04
『カズマ、ダメ、当たらない』
普段であれば初撃、万が一外したとしても二撃目程度で撃破しているはずだというのに、いつまで経っても撃墜どころか掠りさえもできない相手に焦っているのだろう。
インカムから聞こえてくる声は珍しく苛立ちを含む音色をしていた。
玲の射撃の腕は決して悪くは無い。ただでさえ足場が安定しない上空から、大口径のライフルにて狙撃を行うのだ、悪いはずは無い。
だがしかし、やはり経験の浅さはこういったときに顕著に出る。玲の射撃のタイミングや癖などは既に相手に読まれてしまっていると見ていい。
「玲、これから前に出る。援護、頼むぞ」
『わかった』
こういった状況におかれた時、まずは落ち着くことが最重要だ。しかし今ひとつ経験の浅い玲では自ら行動を考えつつ冷静さを保つ事は難しいだろう。
だからあえてこちらから選択肢を狭めてやる。
俺が前に出ると宣言すれば玲は俺への誤射を避けるために積極的な攻撃には移れなくなる。逆を言えば一旦落ち着くだけの余裕が取れるということだ。
正直言えば俺としても少し様子を見ておきたい所ではあるのだが、状況がそれを許してはくれなさそうだ。
こちらが相手に向かって加速したのを確認すれば、相手も同じくこちらへ加速。
加速の初動は重力制御に負けていないブレードローラー式だが、相手の重力制御装置もかなりの出力を持っているようで、負けず劣らずの加速力を見せた。
「ぐっ!」
急激に掛かるGに胸を押され一瞬肺の空気が押し出される。本来急加速にはこうした肉体への負荷が掛かるのだが、これが無いというのがどれだけのメリットになっているというのか。
瞬時に交差するお互いの機装。相手が振りかぶったブレードを切り払うと先ほどと同じようにお互いが離れていく軌道を描く。そしてまたもや青の機装はその軌道に急制動をかけ、さらに此方のサイドへと回り込むよう動きを加えた。
早くも先ほど切り上げによって打ち払った防御を可能性の一つとして考慮したようだ。
このまま走り抜けてしまうのも一つの手ではあるが、そうした場合戦闘がどんどんと長引いてしまう可能性が高い。
戦闘が長引くということはそれだけ相手に経験値をつませてしまうということにつながり、更にはこちらは生身の人間だ。

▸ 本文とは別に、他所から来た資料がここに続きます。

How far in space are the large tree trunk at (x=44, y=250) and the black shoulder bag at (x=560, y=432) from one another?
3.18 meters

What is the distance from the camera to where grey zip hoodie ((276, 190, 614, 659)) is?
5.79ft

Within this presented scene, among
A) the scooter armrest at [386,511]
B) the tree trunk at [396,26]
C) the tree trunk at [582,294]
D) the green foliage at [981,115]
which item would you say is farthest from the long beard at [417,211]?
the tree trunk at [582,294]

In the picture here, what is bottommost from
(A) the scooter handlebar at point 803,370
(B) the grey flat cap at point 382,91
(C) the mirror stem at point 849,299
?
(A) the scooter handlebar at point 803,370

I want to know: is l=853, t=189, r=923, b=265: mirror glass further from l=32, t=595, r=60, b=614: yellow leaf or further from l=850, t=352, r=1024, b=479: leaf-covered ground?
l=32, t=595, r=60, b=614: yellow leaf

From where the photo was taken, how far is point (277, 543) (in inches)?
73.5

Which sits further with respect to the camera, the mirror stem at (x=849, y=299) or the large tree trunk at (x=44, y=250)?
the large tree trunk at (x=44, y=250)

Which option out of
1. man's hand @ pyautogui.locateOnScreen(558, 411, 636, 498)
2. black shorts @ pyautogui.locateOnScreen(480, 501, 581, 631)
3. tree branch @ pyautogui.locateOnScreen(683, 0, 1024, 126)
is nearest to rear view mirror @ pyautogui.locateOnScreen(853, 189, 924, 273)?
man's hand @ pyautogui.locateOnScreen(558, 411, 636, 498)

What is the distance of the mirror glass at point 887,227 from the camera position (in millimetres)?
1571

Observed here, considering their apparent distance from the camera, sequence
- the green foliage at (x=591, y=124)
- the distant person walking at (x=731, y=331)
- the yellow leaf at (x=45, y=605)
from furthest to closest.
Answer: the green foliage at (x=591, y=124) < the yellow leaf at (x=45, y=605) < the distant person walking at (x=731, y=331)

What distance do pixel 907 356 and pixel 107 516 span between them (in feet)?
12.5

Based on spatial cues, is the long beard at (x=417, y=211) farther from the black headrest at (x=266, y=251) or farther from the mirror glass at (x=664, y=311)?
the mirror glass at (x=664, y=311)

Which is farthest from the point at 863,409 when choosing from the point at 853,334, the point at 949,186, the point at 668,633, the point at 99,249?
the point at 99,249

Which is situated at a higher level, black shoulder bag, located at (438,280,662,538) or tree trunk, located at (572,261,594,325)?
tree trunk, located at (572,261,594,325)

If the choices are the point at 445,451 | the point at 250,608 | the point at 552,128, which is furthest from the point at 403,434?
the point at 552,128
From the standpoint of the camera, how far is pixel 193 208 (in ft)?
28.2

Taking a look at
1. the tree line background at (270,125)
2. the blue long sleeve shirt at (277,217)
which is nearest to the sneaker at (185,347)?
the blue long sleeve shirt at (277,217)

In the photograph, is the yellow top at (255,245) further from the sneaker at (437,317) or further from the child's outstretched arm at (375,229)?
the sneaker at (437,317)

コンバットハイによる集中力の持続にも限界がある。
できる限り迅速に撃破してしまう必要性があるのだ。
「なめるなよ!」
サイドからの斬撃に対しその場で急回転。ギャリッ!と乾いた砂をかみ締めてブレードローラーが左右逆方向へと周り相手の横移動に何とか追いつく。
ギイィィィィン!
お互いの刃がお互いの刃を切り崩そうとする鬩ぎ合いの音を響かせながら相手の刃を防ぎきり、しかし相手の攻撃はまだ終わらない。
青の機装は更に速度をあげ此方の側面を切り刻もうと高速機動に磨きをかけてきた。
兎も角相手の機動制御は常人のそれを逸脱している速度を維持している。
ブレードローラーによる超信地旋回を活用した旋回を行っているにも関わらず、外円を回っている相手についていけなくなりつつある。
くるくると、まるで手をつなぎ踊るように青と茶色の機装がその場でステップをふみならず。
右に、右に、右に、右に。時折左を織り交ぜて、回る回る、機装が回る。
舞い上がる粉塵が二機の機装を隠してゆきながら、回る回る、機装が回る。
しかしその演舞も終焉を迎える。
時が経てば経つ程加速していく重力制御が一定以上の速度を限界に速度を上げられないブレードローラーを突き放していく形で、徐々にリズムが狂い始める。
つなぎあっていた手はゆっくりと離れていき、ついには内側の茶色が伸ばした手を、青色がするりとすり抜けた。
「ぐあっ!」
『カズマ!』
玲の叫びと共に、最初は左側からガンッ!という衝撃が来た。続いて襲ってきたのはふわりとした浮遊感。そして最後に、機装全体を揺さぶる衝撃がコックピットに訪れた。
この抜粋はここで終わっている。